Daniélou affirmait en 1949 que la typologie d’Ève comme figure de Marie-Madeleine était « de caractère moins dogmatique et plus anecdotique » que celle qui la présente comme figure de Marie, mère de Jésus. Il donnait comme raison qu’elle « se fonde sur le parallélisme entre le jardin de la tentation, où Éve se détourne de Dieu, et le jardin de la Résurrection, où Madeleine, la première, croit au Christ ressuscité [24] ». Exploité par Hippolyte, à partir du Cantique, le thème du jardin demeure secondaire dans les exposées patristiques sur Marie-Madeleine comme nouvelle Ève [25]. Il n’a surtout rien de fantaisiste.
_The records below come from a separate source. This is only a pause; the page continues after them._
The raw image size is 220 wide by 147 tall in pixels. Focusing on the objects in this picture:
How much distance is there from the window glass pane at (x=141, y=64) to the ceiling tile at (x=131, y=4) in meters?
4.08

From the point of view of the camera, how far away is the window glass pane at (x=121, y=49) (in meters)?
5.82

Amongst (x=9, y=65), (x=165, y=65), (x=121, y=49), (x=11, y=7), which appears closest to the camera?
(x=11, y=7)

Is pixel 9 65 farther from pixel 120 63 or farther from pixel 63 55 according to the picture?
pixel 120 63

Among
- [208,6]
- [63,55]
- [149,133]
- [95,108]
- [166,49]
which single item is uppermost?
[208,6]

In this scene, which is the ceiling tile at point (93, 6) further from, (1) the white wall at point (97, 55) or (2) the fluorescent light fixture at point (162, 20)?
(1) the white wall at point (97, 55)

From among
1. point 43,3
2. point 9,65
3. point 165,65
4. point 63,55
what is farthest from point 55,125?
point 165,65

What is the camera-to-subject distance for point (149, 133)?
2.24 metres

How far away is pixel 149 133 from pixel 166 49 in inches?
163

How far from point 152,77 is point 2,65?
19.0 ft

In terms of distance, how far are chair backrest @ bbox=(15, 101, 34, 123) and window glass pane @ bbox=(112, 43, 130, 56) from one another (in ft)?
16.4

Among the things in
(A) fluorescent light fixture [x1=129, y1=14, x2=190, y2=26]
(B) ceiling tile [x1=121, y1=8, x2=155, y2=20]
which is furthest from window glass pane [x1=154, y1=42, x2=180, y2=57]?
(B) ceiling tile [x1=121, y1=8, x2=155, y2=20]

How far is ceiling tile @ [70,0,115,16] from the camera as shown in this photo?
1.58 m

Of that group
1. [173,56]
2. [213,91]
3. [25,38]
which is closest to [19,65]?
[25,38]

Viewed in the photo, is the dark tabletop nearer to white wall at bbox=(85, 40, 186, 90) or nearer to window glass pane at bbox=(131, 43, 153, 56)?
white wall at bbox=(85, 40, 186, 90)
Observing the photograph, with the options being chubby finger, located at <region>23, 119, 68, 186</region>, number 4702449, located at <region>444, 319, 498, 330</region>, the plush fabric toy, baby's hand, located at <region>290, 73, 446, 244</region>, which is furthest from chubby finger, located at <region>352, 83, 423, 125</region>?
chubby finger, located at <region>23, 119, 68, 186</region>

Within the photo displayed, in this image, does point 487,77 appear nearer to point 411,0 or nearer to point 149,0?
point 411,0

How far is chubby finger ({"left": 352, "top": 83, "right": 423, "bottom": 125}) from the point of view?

Pour Congar, Hippolyte montre Marie-Madeleine « reprenant le destin d’Ève en s’attachant au véritable arbre de vie ; se vêtant, au lieu de la feuille de figuier, de l’innocence de la grâce ; croyant au lieu de douter, et devenant ainsi apôtre, messagère de la Bonne Nouvelle [26] ». À propos spécifiquement du parallèle avec Ève, il mettait lui-même en balance, avec nuance et non sans hésitation, d’une part l’obéissance et la foi de la Vierge, et d’autre, la foi en la résurrection de Marie-Madeleine et son annonce aux apôtres : Il est certain que Marie récapitule Ève, en vue du mystère final de l’Église, selon un aspect beaucoup plus décisif et profond que les saintes femmes du matin de Pâques : celui de l’obéissance et de la foi. Pourtant, toujours en vue du mystère final de l’Église, celles-ci récapitulent également Ève sous un aspect important, celui de la foi à la vie nouvelle de Pâques et de son annonce par une parole elle-même suscitatrice de foi. Il ne faut pas négliger ces autres aspects de la récapitulation d’Ève [27].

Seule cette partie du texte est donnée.